▸ PROMPT:
Reproduce verbatim the lines of the records below, beginning at the line that contains "From this perspective, is" and ending after the line that contains "33.5 metres".
►
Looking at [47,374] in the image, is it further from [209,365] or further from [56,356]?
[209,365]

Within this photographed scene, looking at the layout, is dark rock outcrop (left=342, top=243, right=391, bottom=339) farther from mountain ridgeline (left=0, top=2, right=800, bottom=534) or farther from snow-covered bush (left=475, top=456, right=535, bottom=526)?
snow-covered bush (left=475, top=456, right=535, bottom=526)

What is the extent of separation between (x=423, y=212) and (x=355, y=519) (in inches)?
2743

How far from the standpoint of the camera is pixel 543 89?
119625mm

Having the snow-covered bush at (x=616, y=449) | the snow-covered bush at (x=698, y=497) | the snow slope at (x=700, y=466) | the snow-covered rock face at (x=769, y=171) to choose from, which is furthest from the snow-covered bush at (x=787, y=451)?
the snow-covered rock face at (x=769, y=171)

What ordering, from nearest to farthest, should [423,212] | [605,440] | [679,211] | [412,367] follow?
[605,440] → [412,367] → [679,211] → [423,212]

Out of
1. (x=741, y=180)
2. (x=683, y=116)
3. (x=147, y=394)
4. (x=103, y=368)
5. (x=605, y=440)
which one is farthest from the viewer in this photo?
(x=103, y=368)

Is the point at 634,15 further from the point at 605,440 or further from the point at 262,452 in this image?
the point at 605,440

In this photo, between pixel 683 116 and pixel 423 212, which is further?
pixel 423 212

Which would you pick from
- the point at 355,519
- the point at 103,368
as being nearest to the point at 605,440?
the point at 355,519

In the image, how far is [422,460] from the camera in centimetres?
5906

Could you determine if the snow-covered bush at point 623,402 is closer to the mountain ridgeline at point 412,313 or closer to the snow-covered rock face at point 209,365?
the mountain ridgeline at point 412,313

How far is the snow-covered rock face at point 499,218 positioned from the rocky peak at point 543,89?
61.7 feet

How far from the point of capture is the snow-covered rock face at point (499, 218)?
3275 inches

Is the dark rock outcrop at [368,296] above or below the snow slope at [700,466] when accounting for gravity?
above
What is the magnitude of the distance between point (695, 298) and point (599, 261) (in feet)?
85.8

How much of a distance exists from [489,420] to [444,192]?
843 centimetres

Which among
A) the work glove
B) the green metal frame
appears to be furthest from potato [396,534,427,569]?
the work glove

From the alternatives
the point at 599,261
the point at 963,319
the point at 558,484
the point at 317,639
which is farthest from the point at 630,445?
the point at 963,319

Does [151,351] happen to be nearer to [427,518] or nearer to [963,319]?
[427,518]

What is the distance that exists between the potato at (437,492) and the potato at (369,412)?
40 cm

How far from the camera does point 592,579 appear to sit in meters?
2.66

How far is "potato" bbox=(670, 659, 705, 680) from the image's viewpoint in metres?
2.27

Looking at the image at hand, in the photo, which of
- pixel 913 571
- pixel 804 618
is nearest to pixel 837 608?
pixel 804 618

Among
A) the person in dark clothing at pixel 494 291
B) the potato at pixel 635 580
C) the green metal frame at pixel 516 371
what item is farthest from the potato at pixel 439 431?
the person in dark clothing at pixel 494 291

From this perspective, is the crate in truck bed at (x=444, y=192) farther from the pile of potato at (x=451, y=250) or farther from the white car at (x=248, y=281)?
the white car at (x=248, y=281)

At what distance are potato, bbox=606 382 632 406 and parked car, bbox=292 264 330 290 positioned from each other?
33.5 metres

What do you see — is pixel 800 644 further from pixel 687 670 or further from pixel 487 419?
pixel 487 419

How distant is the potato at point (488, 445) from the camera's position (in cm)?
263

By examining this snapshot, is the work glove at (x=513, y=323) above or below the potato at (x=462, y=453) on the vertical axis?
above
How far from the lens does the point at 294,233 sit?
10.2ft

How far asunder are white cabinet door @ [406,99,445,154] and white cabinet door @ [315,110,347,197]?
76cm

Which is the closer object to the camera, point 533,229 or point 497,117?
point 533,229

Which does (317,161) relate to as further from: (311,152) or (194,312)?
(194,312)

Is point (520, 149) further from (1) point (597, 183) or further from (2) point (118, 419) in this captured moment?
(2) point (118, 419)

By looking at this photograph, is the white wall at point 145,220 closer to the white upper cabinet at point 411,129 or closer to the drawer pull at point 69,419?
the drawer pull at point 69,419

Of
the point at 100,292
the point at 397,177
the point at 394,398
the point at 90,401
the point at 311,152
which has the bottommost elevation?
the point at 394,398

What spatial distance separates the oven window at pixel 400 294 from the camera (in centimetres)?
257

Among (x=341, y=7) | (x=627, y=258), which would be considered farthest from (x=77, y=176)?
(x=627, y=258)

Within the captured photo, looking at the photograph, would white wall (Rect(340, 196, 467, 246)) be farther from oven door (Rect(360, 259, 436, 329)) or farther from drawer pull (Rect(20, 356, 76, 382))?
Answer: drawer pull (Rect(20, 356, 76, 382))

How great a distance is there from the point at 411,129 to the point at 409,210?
◄
▸ RESPONSE TO THE EXERCISE:
From this perspective, is the crate in truck bed at (x=444, y=192) farther from the pile of potato at (x=451, y=250) or farther from the white car at (x=248, y=281)?
the white car at (x=248, y=281)

At what distance are potato, bbox=606 382 632 406 and parked car, bbox=292 264 330 290 positioned from each other?
33.5 metres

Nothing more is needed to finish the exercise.